Il 29 settembre 2007 muore a Fremantle (Australia) l’attrice Lois Maxwell che nel 1962 inaugura il personaggio che la rende celebre, la segretaria di M, capo dei servizi segreti, “Miss Moneypenny”, nella lunga serie 007 dedicata a James Bond. Lois Hooker, questo il suo vero nome, nasce il 14 febbraio 1927 a Kitchner (Canada) e nel 1947 conquista un Golden Globe per «L’etá inquieta» con Shirley Temple e Ronald Reagan. La sua ultima apparizione sul grande schermo risale al 2001 con il thriller “Il quarto angelo”, interpretato da Forest Whitaker e Jeremy Irons.

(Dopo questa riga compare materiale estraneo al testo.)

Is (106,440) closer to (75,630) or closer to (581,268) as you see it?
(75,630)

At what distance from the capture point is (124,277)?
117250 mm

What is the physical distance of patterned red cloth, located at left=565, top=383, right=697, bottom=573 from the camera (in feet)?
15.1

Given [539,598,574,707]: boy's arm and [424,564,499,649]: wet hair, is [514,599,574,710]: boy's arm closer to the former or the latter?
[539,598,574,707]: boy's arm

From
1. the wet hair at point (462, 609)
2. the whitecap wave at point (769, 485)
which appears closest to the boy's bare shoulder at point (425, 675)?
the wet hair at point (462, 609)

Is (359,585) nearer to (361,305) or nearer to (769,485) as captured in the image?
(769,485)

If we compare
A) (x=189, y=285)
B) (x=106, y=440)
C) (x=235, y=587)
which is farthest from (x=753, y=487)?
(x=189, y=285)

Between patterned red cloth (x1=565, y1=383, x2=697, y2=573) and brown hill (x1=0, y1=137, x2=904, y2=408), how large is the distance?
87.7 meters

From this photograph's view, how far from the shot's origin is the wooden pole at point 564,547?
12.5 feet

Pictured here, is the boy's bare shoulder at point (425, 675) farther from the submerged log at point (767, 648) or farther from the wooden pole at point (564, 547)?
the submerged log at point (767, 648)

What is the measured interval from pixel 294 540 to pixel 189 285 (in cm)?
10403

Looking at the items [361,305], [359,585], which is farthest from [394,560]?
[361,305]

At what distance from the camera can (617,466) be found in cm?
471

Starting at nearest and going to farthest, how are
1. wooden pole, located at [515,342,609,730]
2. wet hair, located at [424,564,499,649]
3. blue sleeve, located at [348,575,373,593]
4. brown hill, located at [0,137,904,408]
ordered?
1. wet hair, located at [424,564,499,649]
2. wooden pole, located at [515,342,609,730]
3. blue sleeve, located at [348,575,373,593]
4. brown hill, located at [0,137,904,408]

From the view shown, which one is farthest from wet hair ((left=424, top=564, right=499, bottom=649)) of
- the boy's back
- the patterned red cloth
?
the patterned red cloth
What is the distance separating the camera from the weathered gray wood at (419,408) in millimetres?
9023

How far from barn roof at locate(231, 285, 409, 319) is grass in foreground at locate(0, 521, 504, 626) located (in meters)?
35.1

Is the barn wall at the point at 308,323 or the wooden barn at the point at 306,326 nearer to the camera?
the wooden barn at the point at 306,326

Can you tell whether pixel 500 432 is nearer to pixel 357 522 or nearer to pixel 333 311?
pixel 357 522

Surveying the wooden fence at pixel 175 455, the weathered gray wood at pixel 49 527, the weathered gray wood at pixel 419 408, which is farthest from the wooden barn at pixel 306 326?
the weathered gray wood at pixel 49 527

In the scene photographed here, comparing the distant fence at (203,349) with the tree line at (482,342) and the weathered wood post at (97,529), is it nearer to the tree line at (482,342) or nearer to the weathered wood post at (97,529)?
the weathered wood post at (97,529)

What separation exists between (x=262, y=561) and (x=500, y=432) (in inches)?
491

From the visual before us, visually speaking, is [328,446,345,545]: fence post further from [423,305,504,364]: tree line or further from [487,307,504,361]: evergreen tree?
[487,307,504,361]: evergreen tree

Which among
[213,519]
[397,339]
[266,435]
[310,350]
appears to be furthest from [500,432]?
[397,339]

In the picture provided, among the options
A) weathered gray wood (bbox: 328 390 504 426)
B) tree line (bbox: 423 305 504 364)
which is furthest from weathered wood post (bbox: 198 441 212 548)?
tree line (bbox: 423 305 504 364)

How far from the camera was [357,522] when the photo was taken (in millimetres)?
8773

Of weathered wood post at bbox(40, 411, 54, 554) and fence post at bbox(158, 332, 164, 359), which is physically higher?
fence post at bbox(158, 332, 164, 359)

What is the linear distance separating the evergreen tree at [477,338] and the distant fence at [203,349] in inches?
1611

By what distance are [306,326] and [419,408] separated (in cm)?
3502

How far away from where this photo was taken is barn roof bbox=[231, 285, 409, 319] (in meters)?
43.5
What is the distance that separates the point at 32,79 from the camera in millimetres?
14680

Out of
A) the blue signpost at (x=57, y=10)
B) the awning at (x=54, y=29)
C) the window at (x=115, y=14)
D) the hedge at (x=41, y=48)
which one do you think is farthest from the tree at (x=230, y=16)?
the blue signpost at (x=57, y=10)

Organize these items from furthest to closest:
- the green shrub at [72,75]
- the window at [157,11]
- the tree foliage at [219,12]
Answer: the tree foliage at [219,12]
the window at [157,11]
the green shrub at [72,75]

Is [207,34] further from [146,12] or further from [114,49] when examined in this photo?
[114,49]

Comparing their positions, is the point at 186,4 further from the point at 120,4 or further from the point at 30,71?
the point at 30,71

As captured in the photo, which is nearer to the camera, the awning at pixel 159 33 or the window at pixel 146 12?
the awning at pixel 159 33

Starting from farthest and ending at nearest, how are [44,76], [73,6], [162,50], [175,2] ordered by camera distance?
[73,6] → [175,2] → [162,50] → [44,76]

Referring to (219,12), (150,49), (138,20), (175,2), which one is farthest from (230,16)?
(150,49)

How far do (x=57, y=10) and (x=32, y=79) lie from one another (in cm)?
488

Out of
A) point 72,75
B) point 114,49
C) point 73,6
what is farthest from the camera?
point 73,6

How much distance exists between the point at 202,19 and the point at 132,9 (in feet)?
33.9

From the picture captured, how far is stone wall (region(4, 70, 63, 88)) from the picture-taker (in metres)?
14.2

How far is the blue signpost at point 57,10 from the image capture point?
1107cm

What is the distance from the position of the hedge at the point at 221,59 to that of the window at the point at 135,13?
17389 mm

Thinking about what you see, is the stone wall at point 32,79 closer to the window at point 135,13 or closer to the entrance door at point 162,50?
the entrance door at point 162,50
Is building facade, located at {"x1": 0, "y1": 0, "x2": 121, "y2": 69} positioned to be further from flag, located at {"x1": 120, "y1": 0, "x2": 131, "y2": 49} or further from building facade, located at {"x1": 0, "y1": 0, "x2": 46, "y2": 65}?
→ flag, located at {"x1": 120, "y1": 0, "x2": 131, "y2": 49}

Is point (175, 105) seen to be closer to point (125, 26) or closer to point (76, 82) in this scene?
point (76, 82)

Il 29 settembre 1997 nasce a Londra (Inghilterra) il movimento neofascista “Forza Nuova”. Le attività di Forza Nuova saranno, durante i primi mesi, dirette da Londra, dove risiedono i due leader del partito, Roberto Fiore e Massimo Morsello. Entrambi sono due figure della destra neofascista anni 70. Fiore è uno dei capi di Terza Posizione mentre Morsello viene dai Nuclei armati rivoluzionari (Nar). Fuggiti a Londra nel 1980, inseguiti dai mandati di cattura della magistratura italiana, Fiore e Morsello devono aspettare il 1999 per poter tornare in Italia, il primo dopo la caduta in prescrizione dei reati di cui è accusato, il secondo per motivi di salute (Morsello morirà infatti di tumore nel 2001).
Il 29 settembre 1997 muore a New York (New York, Usa) il pittore Roy Lichtenstein: conosciuto soprattutto per i suoi ingrandimenti di fumetti, è uno dei maggiori esponenti della Pop Art. Roy Fox Lichtenstein nasce il 27 ottobre 1923 a New York, dipinge nello stile dell’espressionismo astratto fino alla fine degli anni Cinquanta; dal 1961 inizia a interpretare liberamente immagini tratte da fumetti o da pubblicazioni popolari e pubblicitarie, simbolo di vite massificate. Le sue opere come “Good Morning, Darling” (1964, Leo Castelli Gallery, New York) sono ingrandimenti di immagini dei fumetti, riprodotte a mano con la stessa tecnica del retino, a base di punti e colori primari, che si usa per stampare. Anche le sue sculture e ceramiche ricreano gli effetti del fumetto
Il 29 settembre 1987 muore a Detroit (Michigan,Usa) Henry Ford II, ex presidente della Ford Motor Company. Ford II nasce il 4 settembre 1917 a Detroit ed è figlio di Edsel Ford e nipote di Henry Ford, fondatore della Ford. Nel 1941 viene richiamato dalla Marina nel ruolo di capitano di corvetta, in attesa del primo imbarco per partecipare alla seconda guerra mondiale. La morte del padre, avvenuta nel 1943, lo conduce alla presidenza dell’azienda di famiglia, che avverrà legalmente nel 1945, al congedo militare. Ford II tiene la presidenza dell’azienda di famiglia fino al 1979 e nell’immediato dopoguerra, converte l’azienda, divenuta bellica durante il conflitto, riportandola alla costruzione di autoveicoli civili, iniziando la creazione di una forte struttura capillare di vendita nei paesi europei.